Um ano é um tempo tão curto… Mas foi o suficiente para fazer com que eu me sentisse em outro país, apesar de ter me mudado dos Estados Unidos para o Brasil em maio de 2023. Um comercial na televisão me fez estranhar profundamente o lugar onde vivi 35 anos.
Foi durante um jogo de basquete. Na TV, os Celtics, de Boston, lutavam para sobreviver no campeonato nacional dos EUA. Partida boa! No comercial, meu queixo caiu. Entrou na tela uma propaganda de Jesus. Não entendi nada, um anúncio como garantia que Jesus entende os estadunidenses.
Jesus com as sílabas separadas em cores distintas. JES em amarelo. US em azul. Us significa nós, mas também é a forma abreviada e carinhosa com que a população se refere aos Estados Unidos: US, United States.
O amigo ao meu lado, que curtia aquela partida na tarde de domingo novaiorquina, me atualizou sobre a propaganda. Não era a primeira vez que ele se deparava com aquilo. A primeira foi no Super Bowl, a final do campeonato de futebol americano, o evento esportivo de maior público do país e que, por isso mesmo, tem os comerciais mais caros do ano.
E foi lá, naquele espaço disputadíssimo, que muita gente viu, pela primeira vez, o comercial de Jesus em cadeia nacional. Descobri que a produção cara, muito bem acabada, foi obra da Lerma, uma empresa de propaganda de Dallas. A peça publicitária tomou o cuidado de incluir representantes de todas as classes, raças e gêneros em uma situação que reproduz uma cena bíblica. Todos tiveram seus pés lavados por outras pessoas.
Em entrevista ao jornal The Dallas Morning News, Greg Miller, porta-voz da campanha, disse que o objetivo é mostrar que Jesus ama e cuida de todo mundo, sem distinção. O CEO da empresa, Pedro Lerma, postou uma explicação na página que mantém no LinkedIn: “ficamos honrados em compartilhar a mensagem poderosa de Jesus sobre perdão, união e amor”, escreveu.
Os anúncios no Super Bowl, de um minuto e 15 segundos cada um, custaram cerca de US$ 17 milhões. No ano passado, quem bancou a propagada foi a Fundação Servant, uma das doadoras da Aliança em Defesa da Liberdade, organização conhecida por ter patrocinado a decisão da Suprema Corte que acabou com a garantia do direito ao aborto no país, em 2022. A mesma organização ajuda os grupos que combatem o casamento gay e os direitos das pessoas transgênero.
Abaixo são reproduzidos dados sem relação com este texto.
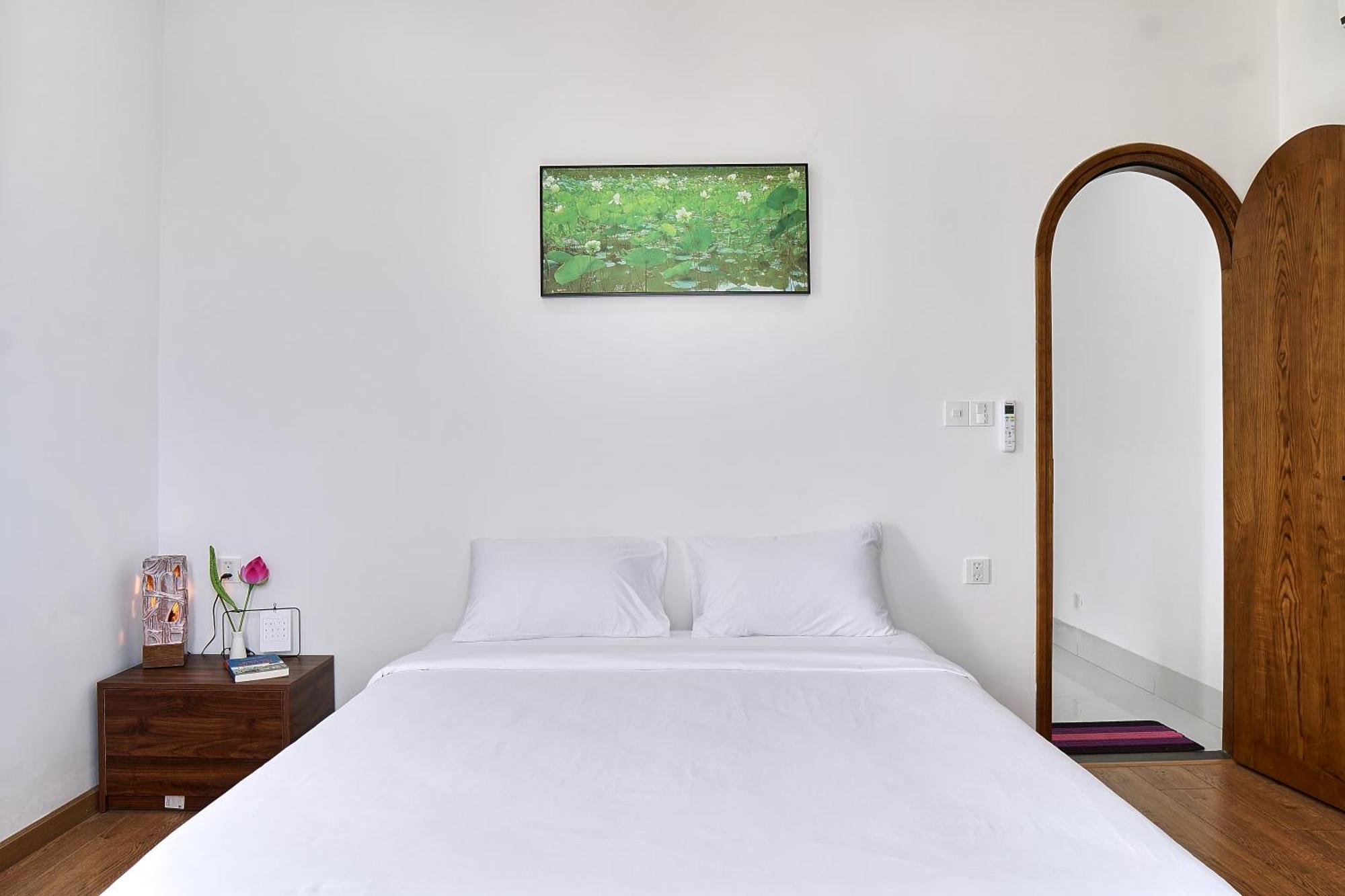 Mtr Apartment & Hotel Da Nang Exterior photo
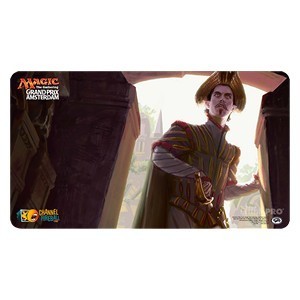 Tapete Grand Prix Amsterdam 2018 "Dusk Legion Zealot"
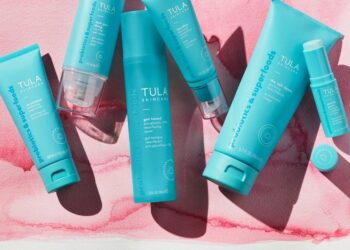 P&G spinge sull’espansione di Tula Skincare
Amor, perdão e união, certo? Para uns apenas, pelo visto.
A Fundação Servant não está mais financiando a propaganda de Jesus. Agora é a organização Come Near que paga para colocar o anúncio no ar. E diz, na página do grupo na internet, que Jesus ama os gays, as pessoas trans, e que todos estão convidados a conhecer melhor a história dele. A campanha pró-Jesus já garantiu espaço nas Olimpíadas de Paris e nas convenções dos partidos Republicano e Democrata.
A sensação é de que a religião de fato tomou conta da vida pública nos Estados Unidos. É a rota rumo à teocracia avançando a passos largos? Donald Trump foi eleito, em 2020, com o voto de grupos evangélicos. Escolheu um representante desse bloco como vice. Durante o mandato, indicou três ministros do Supremo.
Organizados, os conservadores cristãos avançaram sobre as estruturas de poder dos Estados Unidos de forma sistemática. De Ronald Reagan a Donald Trump, se associaram ao Partido Republicano e a organização Sociedade Federalista é tida como a principal responsável pela escolha de seis ministros religiosos e conservadores que hoje têm assento na Suprema Corte do país.
Não existe um projeto de transformar os Estados Unidos em uma democracia religiosa. O que se vê na Suprema Corte e até nos comerciais de jogos de basquete é que essa já é uma realidade.
Neste mês de junho o governador da Louisiana sancionou uma lei aprovada na assembleia legislativa do estado que exige mudanças nas escolas públicas. Em todas as salas de aula da Louisiana vai ser preciso fixar na parede um cartaz com letras grandes listando os dez mandamentos. Uma medida que nem as escolas católicas adotam, agora será uma exigência na rede pública.